Sometimes I evaluate myself. I don't use a rubric. I don't analyze my test scores. I don't videotape myself and rewind 500 times to figure out how I can spend 2 fewer minutes handing out papers.
I just look at the kids and see how involved they are. Or not. I see whether they're focused. I see whether or not what we're doing is of interest. Usually it is. I can't say whether or not Charlotte Danielson would agree, and I can't promise you they will excel on standardized tests. After all, they've only been speaking English a very short time.
Today I left a meeting to run to my class. One of the girls in my class saw me and said something about being late. I said I wasn't. She managed to walk in front of me and push her friend in front of me whenever I was about to pass her. I'm not sure how she could see me coming, because I was behind her, but every time I tried, she stopped me. At some point, we all started running, and ran all the way to the trailers.
None of us knew exactly why we did it, but it was pretty funny. The kids in my class are mostly happy. I want my class to be a place where they can be happy and learn English at the same time. Because you don't learn language from doing exercises, from repeating statements, or from conjugating verbs. You learn language because you want to communicate. And you need to have some thought other than, "When, oh when, can I get the hell out of here?"
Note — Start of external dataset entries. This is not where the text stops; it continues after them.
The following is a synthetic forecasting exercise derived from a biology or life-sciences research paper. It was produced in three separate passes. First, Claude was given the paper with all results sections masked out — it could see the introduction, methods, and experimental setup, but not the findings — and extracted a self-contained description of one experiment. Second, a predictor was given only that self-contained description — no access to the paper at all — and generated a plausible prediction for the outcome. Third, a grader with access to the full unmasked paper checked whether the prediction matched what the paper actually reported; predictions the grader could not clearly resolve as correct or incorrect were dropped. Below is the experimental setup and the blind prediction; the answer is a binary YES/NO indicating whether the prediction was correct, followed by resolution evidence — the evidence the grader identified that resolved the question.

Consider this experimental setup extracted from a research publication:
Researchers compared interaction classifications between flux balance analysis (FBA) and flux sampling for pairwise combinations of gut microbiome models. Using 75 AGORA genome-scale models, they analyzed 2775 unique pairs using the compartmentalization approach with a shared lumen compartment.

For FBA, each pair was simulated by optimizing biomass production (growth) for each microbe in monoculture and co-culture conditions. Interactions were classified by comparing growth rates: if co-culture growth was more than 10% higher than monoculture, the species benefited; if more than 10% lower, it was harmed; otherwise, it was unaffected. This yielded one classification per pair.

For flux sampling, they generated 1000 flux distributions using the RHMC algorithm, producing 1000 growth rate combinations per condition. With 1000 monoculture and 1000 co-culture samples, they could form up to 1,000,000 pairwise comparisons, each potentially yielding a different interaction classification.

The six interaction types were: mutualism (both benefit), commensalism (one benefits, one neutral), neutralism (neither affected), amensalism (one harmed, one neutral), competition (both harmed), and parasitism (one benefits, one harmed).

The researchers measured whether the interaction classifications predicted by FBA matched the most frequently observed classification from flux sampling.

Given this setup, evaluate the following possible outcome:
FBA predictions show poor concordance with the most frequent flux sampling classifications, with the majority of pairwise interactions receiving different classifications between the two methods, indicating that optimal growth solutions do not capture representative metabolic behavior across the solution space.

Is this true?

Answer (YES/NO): NO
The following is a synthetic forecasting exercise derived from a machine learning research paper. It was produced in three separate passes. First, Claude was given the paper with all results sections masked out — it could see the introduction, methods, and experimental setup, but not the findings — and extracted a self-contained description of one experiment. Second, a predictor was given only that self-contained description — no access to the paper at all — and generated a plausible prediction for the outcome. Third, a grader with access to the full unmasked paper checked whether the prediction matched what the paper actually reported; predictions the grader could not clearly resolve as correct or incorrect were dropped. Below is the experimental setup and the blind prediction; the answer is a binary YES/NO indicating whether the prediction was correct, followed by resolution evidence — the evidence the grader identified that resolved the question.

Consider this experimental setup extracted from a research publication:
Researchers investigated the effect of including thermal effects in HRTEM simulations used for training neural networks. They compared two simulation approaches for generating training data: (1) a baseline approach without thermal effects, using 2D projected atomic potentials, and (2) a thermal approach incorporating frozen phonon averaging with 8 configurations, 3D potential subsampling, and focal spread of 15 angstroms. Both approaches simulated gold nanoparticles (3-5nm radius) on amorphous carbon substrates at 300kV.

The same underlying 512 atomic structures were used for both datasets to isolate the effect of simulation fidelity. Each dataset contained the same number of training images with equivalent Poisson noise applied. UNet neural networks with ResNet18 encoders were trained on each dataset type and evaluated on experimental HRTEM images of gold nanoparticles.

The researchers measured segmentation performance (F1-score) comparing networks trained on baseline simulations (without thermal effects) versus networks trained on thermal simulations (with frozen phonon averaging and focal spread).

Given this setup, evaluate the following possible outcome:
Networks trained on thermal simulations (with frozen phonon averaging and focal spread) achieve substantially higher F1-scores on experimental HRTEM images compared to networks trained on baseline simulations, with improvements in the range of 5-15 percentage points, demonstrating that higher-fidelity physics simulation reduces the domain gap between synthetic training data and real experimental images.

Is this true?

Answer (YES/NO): NO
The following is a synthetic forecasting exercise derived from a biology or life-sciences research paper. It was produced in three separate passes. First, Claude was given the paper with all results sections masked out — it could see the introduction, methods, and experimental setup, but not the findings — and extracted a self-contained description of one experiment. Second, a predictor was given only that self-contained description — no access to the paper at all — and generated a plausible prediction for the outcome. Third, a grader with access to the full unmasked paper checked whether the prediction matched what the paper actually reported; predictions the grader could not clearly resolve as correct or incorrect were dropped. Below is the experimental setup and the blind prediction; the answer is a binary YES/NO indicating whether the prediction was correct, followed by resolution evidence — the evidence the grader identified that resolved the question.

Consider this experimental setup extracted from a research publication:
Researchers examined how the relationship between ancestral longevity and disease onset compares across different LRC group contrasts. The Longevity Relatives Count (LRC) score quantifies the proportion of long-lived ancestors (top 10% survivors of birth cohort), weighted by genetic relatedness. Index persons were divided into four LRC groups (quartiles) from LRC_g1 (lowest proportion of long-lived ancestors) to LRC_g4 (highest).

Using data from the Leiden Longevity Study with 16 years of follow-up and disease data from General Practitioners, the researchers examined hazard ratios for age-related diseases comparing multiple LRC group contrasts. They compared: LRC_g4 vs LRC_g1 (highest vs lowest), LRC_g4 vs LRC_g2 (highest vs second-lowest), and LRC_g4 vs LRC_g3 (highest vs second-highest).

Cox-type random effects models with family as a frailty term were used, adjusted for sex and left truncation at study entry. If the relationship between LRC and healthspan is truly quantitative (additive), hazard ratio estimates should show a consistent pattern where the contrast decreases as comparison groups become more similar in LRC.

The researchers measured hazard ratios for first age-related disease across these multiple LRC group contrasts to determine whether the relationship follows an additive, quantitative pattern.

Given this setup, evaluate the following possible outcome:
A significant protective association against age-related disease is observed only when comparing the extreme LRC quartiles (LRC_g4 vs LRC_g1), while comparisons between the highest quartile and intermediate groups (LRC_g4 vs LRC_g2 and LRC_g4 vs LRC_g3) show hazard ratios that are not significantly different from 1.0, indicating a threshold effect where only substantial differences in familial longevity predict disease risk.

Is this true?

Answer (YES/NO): NO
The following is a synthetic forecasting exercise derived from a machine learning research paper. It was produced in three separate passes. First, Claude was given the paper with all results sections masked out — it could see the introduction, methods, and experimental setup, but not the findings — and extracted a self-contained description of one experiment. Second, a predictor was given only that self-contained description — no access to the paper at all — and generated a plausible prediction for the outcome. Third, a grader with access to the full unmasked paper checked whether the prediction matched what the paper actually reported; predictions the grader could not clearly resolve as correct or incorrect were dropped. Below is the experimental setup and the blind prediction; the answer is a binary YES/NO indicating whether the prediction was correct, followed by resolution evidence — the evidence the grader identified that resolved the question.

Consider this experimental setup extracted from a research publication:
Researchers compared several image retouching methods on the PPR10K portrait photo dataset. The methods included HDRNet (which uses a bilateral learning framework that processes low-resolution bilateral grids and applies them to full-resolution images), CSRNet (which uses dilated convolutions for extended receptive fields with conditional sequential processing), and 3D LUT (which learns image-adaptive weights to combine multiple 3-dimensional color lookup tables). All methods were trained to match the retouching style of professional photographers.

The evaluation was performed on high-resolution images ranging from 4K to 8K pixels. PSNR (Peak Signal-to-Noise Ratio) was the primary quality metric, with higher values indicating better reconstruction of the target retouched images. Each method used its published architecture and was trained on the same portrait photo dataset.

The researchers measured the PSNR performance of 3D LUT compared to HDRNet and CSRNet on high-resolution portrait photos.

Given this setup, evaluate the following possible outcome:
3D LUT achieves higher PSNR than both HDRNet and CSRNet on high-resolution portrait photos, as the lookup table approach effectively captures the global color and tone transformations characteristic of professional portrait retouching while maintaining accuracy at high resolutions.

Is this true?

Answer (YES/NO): YES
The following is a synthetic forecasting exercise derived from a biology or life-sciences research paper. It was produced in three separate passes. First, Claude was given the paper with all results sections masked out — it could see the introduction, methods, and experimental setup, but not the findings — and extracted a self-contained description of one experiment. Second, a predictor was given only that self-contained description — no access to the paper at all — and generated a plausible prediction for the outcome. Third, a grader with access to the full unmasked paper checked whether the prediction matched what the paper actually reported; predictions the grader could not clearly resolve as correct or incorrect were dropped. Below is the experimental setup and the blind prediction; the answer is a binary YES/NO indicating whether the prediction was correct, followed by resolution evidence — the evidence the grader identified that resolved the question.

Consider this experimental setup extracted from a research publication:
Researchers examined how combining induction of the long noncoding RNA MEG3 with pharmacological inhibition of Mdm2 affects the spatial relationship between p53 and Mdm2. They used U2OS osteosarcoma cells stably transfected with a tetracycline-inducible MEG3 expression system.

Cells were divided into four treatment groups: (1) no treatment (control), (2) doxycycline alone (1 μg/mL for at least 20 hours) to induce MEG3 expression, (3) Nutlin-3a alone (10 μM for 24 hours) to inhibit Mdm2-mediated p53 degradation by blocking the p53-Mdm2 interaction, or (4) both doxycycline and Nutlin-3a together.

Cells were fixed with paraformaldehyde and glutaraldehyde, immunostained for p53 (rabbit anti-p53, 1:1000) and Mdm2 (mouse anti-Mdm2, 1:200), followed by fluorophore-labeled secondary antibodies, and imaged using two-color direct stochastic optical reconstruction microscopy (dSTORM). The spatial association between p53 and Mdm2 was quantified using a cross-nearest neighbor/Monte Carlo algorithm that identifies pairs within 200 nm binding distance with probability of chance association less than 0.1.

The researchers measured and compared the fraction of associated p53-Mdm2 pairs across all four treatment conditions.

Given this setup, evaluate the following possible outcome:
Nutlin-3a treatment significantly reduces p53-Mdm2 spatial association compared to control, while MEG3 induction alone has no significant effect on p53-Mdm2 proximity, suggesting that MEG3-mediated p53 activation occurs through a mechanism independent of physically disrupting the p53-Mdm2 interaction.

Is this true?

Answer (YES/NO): NO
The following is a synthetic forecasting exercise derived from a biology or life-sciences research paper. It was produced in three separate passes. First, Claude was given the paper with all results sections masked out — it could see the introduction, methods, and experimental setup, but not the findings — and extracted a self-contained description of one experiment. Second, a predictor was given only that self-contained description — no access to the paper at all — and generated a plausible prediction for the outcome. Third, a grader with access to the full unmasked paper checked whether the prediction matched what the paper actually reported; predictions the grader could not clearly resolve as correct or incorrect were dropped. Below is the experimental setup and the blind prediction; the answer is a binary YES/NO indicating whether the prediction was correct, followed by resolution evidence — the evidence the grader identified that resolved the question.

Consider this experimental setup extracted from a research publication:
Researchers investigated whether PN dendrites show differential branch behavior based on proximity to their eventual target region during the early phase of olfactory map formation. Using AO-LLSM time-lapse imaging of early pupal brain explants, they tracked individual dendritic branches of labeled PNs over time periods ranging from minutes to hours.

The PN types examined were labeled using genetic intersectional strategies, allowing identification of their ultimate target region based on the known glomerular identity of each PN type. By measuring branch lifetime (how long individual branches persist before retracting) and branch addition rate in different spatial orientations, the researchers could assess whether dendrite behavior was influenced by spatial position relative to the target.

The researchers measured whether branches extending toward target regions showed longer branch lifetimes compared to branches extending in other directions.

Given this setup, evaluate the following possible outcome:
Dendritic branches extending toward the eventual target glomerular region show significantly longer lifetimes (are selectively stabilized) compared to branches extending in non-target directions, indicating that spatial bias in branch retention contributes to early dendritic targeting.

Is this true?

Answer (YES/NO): YES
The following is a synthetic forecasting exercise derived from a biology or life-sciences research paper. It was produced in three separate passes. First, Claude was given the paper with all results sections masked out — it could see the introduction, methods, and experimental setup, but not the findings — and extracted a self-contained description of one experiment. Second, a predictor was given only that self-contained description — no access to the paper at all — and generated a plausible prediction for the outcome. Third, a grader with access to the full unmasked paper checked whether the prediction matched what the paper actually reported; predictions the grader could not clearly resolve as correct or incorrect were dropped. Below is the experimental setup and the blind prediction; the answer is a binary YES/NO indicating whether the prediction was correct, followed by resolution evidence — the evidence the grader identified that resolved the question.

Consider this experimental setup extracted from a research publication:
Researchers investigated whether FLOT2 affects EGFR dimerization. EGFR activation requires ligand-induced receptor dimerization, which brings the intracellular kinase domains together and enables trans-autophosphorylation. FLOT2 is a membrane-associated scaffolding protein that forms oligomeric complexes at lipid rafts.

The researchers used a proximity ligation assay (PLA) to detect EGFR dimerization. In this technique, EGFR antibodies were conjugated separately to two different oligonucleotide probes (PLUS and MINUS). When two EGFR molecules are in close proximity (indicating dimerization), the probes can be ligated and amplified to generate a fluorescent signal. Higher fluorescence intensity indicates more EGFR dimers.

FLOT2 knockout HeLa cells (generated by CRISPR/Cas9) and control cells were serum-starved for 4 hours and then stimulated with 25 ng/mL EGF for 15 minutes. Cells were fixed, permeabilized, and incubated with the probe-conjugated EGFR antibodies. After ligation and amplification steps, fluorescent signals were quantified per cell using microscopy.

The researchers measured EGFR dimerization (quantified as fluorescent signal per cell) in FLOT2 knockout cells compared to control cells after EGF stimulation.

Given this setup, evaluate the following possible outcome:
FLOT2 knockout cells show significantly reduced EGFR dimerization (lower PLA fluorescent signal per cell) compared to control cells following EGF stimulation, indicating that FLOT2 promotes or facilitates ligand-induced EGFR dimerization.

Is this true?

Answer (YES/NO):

So I see smiles and I think I must be doing something good. I can't say how that will affect my rating. I have no idea what my rating will be. Anyone who says, "I'm a good teacher, so I'm not worried about the rating system," either doesn't understand it, or is an E4E member who's going to skip getting teacher tenure and go straight into being Michelle Rhee.
So they can tell me I'm effective, ineffective, that I'm great or I suck. But if my kids are happy, I think I'm doing something right regardless.